**What is expected**. Print every line below exactly as written, but leave the pictures behind.

***** Dataset extract

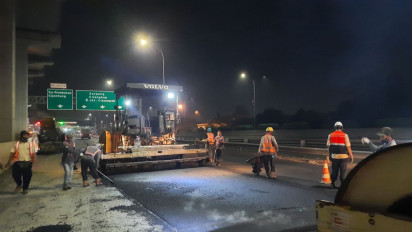 Jelang Nataru Jalan Tol Lampung Diperbaiki, Pengendara Diminta Berhati-hati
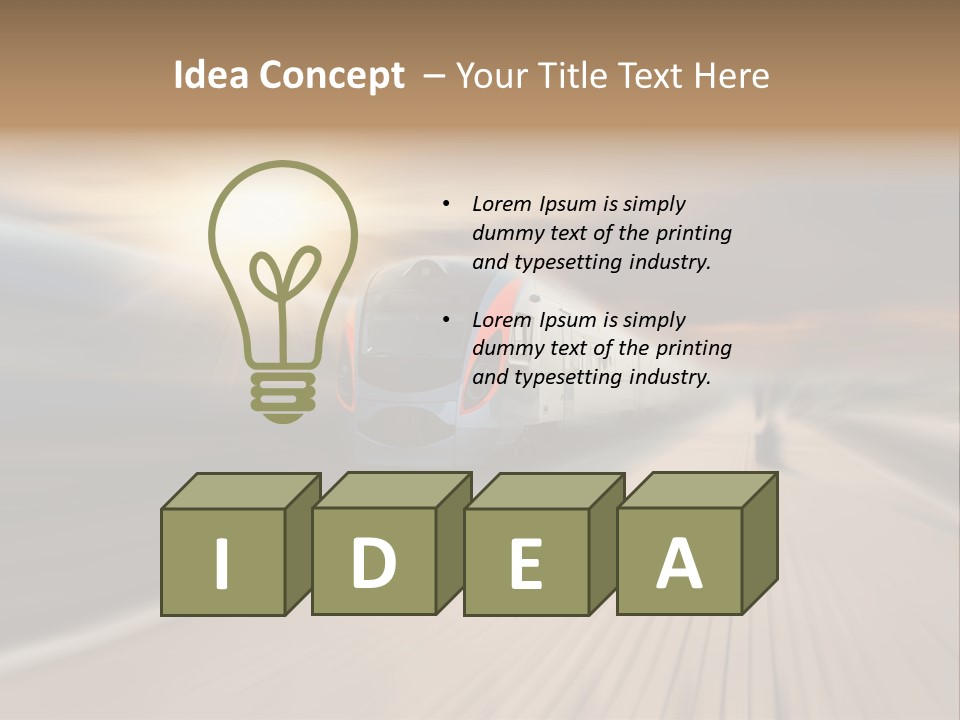 Sky Driver Way PowerPoint Template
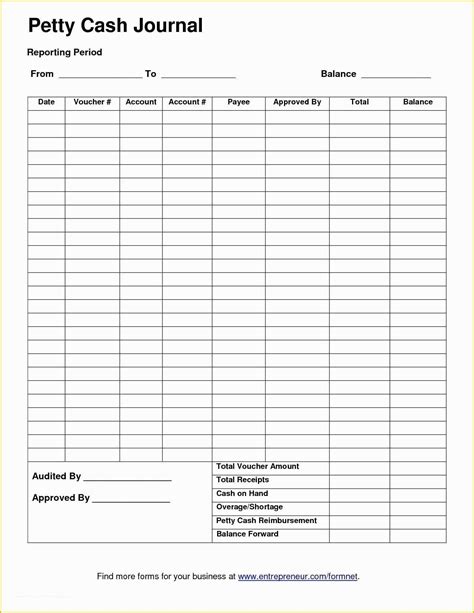Cash Sheet Template Free Of How To Create A Petty Cash Spread Sheet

**********

**Expected answer**.
 Jelang Nataru Jalan Tol Lampung Diperbaiki, Pengendara Diminta Berhati-hati
 Sky Driver Way PowerPoint Template
Cash Sheet Template Free Of How To Create A Petty Cash Spread Sheet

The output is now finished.